Written task: Copy out every one of the rows below word for word, keeping each line as it is.

Dataset entries:
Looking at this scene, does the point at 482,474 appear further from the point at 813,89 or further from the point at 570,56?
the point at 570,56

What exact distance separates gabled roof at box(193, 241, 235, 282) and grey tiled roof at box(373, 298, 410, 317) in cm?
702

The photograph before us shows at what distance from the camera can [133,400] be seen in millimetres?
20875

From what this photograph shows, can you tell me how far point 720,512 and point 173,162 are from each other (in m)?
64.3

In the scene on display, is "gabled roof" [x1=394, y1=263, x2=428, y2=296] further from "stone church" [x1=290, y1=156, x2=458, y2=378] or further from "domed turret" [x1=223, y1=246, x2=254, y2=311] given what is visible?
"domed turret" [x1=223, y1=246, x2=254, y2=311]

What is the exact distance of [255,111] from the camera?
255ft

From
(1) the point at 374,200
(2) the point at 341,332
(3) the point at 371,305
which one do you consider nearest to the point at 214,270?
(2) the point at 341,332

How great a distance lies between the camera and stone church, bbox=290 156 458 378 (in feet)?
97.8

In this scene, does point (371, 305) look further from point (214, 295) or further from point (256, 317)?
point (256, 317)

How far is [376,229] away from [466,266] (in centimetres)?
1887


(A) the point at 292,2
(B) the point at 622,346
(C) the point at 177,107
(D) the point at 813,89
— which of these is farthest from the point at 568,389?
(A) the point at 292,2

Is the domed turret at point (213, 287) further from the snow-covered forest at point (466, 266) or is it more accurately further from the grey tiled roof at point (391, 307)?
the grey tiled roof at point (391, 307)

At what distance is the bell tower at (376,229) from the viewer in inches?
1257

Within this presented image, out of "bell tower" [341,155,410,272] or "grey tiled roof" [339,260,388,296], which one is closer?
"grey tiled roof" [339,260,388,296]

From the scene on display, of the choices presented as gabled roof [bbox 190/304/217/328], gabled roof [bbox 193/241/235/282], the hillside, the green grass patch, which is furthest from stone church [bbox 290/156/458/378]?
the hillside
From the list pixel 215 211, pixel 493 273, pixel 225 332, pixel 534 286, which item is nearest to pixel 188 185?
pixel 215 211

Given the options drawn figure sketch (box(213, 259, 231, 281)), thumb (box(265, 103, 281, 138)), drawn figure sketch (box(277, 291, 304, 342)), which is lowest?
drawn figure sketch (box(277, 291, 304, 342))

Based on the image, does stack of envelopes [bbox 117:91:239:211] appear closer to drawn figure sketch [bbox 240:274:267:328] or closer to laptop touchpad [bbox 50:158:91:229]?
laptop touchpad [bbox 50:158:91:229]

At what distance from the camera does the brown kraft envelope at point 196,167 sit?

Written answer:
Looking at this scene, does the point at 482,474 appear further from the point at 813,89 or further from the point at 570,56?
the point at 570,56

What exact distance separates gabled roof at box(193, 241, 235, 282) and grey tiled roof at box(373, 298, 410, 317) in cm?
702

The photograph before us shows at what distance from the camera can [133,400] be seen in millimetres?
20875

From what this photograph shows, can you tell me how far point 720,512 and point 173,162 are from each other (in m)?
64.3

In the scene on display, is "gabled roof" [x1=394, y1=263, x2=428, y2=296] further from "stone church" [x1=290, y1=156, x2=458, y2=378] or further from "domed turret" [x1=223, y1=246, x2=254, y2=311] given what is visible?
"domed turret" [x1=223, y1=246, x2=254, y2=311]

What is the exact distance of [255,111] from the camera?
255ft

From
(1) the point at 374,200
(2) the point at 341,332
(3) the point at 371,305
which one do you consider nearest to the point at 214,270?
(2) the point at 341,332

How great a distance lies between the camera and stone church, bbox=290 156 458 378 (in feet)?
97.8

In this scene, does point (371, 305) look further from point (214, 295) or further from point (256, 317)?
point (256, 317)

How far is [376,229] away from [466,266] (in centimetres)?
1887


(A) the point at 292,2
(B) the point at 622,346
(C) the point at 177,107
(D) the point at 813,89
— which of these is farthest from the point at 568,389?
(A) the point at 292,2

Is the domed turret at point (213, 287) further from the snow-covered forest at point (466, 266) or is it more accurately further from the grey tiled roof at point (391, 307)?
the grey tiled roof at point (391, 307)

At what distance is the bell tower at (376,229) from the viewer in inches?
1257

Within this presented image, out of "bell tower" [341,155,410,272] or "grey tiled roof" [339,260,388,296], which one is closer?
"grey tiled roof" [339,260,388,296]

From the scene on display, of the choices presented as gabled roof [bbox 190/304/217/328], gabled roof [bbox 193/241/235/282], the hillside, the green grass patch, which is furthest from stone church [bbox 290/156/458/378]?
the hillside
From the list pixel 215 211, pixel 493 273, pixel 225 332, pixel 534 286, which item is nearest to pixel 188 185?
pixel 215 211

Given the options drawn figure sketch (box(213, 259, 231, 281)), thumb (box(265, 103, 281, 138)), drawn figure sketch (box(277, 291, 304, 342)), which is lowest?
drawn figure sketch (box(277, 291, 304, 342))

Based on the image, does stack of envelopes [bbox 117:91:239:211] appear closer to drawn figure sketch [bbox 240:274:267:328] or closer to laptop touchpad [bbox 50:158:91:229]?
laptop touchpad [bbox 50:158:91:229]

At what distance from the camera does the brown kraft envelope at point 196,167 sit?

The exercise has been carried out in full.